Patterns of Medication Use among Women Survivors of Intimate Partner Violence
Canadian Journal of Public Health
Objective: Our objective was to describe patterns of medication use in a convenience sample of 309 women with a history of intimate partner violence (IPV) participating in a study of women's health after leaving an abusive partner (WHES).
Methods: Using data collected through interviews and health assessments, frequencies of past-month use of medications; abuse experienced, health problems and medical diagnoses; and selected demographics were calculated. Associations among abuse history, employment status, health problems, diagnoses, and medications were explored. Comparisons of rates of medication use in women in the WHES and the Canadian Community Health Survey (CCHS) 2.1 were calculated.
Findings: Almost half of participants were taking pain and/or psychotropic medications, with almost one third taking antidepressants.
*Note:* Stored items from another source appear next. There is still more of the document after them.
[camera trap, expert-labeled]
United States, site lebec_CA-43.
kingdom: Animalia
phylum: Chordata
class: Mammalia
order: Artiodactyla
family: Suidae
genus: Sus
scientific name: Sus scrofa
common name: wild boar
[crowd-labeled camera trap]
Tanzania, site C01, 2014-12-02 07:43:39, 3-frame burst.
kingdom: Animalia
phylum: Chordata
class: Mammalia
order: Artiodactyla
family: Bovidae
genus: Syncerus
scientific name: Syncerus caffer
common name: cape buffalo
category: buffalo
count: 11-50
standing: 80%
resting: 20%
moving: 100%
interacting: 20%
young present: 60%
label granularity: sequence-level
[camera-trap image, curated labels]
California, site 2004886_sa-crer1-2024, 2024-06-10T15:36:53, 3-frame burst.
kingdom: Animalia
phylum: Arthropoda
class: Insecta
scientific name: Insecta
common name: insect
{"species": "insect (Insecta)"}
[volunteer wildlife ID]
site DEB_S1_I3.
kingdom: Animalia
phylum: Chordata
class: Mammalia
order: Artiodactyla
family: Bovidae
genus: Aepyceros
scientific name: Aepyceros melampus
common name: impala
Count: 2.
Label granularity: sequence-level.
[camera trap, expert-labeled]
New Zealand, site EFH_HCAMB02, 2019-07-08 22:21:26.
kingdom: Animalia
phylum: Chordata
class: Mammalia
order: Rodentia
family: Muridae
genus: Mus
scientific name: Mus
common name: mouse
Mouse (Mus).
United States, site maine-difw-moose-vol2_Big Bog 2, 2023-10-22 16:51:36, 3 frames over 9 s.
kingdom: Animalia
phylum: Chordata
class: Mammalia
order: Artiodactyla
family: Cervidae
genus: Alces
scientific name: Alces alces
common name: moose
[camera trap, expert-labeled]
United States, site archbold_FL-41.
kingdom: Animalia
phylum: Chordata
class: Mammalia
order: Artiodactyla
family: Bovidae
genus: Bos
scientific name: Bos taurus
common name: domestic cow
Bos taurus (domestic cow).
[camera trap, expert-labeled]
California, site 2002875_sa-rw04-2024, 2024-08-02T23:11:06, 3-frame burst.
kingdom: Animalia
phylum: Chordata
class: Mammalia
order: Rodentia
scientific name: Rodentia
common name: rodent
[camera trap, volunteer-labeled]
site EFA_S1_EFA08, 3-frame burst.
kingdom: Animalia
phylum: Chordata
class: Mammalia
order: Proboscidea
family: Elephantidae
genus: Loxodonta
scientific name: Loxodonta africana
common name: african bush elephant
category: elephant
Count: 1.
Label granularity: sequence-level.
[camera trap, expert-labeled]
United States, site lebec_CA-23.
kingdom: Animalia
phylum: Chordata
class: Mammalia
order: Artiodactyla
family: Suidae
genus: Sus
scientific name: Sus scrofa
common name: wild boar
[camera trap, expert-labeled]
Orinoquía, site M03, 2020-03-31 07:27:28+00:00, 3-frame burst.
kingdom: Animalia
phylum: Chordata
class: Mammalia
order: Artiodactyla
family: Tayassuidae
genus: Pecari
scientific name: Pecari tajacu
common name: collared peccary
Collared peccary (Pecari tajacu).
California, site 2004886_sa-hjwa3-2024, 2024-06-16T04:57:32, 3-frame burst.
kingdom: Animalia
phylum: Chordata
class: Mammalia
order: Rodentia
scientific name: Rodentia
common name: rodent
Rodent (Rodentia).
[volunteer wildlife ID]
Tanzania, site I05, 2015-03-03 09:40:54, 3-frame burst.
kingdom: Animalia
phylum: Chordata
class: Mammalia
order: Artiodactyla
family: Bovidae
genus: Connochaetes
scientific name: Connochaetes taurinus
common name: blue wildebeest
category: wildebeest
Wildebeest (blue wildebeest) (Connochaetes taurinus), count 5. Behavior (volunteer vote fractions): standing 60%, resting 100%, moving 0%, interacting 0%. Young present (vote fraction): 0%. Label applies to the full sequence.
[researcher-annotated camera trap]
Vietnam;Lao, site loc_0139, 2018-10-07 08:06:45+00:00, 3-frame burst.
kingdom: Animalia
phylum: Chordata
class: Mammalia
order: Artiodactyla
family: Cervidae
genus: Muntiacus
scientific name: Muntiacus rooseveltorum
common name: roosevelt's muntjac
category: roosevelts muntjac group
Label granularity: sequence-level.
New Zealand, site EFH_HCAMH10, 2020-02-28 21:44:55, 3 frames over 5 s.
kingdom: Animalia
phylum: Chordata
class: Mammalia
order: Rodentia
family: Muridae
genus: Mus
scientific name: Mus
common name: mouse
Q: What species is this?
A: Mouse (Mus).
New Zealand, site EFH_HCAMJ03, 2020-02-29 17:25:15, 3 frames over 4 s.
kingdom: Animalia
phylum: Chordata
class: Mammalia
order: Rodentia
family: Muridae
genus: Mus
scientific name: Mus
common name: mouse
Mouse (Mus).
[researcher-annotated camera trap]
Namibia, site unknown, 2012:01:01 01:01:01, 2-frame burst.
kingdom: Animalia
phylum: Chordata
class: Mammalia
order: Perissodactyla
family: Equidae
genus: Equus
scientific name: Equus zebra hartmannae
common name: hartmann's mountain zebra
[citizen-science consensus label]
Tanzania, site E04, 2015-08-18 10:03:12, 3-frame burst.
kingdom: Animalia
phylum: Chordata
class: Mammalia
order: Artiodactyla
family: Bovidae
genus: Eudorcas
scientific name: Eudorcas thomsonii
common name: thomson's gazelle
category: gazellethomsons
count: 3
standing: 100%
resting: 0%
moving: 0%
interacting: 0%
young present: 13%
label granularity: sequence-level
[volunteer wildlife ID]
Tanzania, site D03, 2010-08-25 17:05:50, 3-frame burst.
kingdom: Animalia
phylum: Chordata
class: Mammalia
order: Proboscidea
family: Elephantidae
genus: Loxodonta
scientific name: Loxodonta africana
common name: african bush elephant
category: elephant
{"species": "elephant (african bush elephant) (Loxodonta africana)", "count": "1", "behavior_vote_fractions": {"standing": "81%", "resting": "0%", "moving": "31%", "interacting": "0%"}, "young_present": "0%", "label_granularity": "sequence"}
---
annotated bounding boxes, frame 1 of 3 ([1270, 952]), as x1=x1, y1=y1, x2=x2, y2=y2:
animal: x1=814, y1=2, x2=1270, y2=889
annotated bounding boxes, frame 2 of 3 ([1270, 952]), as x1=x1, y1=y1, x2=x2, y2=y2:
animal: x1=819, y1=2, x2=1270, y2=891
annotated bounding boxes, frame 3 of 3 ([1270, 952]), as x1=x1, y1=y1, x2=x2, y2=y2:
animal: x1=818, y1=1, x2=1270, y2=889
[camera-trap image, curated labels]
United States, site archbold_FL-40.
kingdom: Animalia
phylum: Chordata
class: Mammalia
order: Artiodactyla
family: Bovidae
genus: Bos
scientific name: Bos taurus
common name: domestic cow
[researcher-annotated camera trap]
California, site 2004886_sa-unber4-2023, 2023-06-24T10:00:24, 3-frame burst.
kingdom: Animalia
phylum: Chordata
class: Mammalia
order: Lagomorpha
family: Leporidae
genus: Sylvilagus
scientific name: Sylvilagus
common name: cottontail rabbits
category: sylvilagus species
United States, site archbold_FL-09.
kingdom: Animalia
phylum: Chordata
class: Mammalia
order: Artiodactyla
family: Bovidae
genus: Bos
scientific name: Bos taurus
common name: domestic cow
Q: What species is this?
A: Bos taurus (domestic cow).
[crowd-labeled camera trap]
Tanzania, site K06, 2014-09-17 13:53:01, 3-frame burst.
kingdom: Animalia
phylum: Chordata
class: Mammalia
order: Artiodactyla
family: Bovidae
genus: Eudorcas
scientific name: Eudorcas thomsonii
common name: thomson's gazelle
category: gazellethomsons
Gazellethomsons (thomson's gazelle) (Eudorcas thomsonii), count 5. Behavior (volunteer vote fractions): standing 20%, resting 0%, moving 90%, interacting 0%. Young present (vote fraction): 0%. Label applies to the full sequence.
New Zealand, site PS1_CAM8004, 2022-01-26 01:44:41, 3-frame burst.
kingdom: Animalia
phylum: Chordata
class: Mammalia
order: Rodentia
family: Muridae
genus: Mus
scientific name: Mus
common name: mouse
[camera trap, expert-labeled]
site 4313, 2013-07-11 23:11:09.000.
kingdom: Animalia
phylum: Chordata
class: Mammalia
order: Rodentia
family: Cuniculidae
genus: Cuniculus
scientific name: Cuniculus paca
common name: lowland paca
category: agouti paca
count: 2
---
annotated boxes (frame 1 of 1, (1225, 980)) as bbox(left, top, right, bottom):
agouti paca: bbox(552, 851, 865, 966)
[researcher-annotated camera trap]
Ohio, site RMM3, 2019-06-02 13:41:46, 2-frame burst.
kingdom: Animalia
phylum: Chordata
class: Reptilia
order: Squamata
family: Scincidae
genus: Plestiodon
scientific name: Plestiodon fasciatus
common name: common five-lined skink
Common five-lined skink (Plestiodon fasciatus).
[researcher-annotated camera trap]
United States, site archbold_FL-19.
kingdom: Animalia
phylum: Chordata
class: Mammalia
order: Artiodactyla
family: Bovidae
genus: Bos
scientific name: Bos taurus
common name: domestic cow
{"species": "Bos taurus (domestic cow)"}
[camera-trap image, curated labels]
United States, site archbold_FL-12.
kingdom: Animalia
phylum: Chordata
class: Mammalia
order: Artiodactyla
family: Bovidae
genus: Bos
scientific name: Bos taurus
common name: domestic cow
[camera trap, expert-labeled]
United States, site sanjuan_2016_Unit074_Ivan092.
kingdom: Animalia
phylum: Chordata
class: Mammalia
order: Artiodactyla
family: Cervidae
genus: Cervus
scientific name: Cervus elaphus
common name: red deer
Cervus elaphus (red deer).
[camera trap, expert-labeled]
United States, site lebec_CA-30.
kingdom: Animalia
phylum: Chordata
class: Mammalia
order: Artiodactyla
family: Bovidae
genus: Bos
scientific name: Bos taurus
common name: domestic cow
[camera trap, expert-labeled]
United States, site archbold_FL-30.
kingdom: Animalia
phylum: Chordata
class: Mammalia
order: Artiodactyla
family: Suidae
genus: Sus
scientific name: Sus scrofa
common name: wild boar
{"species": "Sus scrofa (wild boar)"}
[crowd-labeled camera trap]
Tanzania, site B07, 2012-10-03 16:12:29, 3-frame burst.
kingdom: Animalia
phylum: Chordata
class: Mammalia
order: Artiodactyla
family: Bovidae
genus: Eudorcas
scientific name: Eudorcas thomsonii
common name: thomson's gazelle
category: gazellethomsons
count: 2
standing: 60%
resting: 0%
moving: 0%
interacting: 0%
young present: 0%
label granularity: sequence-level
Child abuse history, adult sexual assault history and unemployment were associated with taking psychotropic medications. Overall rates of medication use were similar to those of Canadian women of similar age in the CCHS 2.1. However, women in the WHES were more likely to be taking antidepressants, anxiolytics and inhalants, and less likely to be taking oral contraceptives, over-the counter (OTC) pain relievers, and OTC cough and cold medications.
Conclusion: The pattern of medication use in women who have experienced IPV differs from that in the general population. The complex associations found among health problems, employment, diagnoses, and medication use highlight the need to consider treatment patterns within the context of the impact of lifetime abuse, economic survival, and parenting demands. Medication use must be understood as only one of a range of health interventions available to assist abused women to promote their health.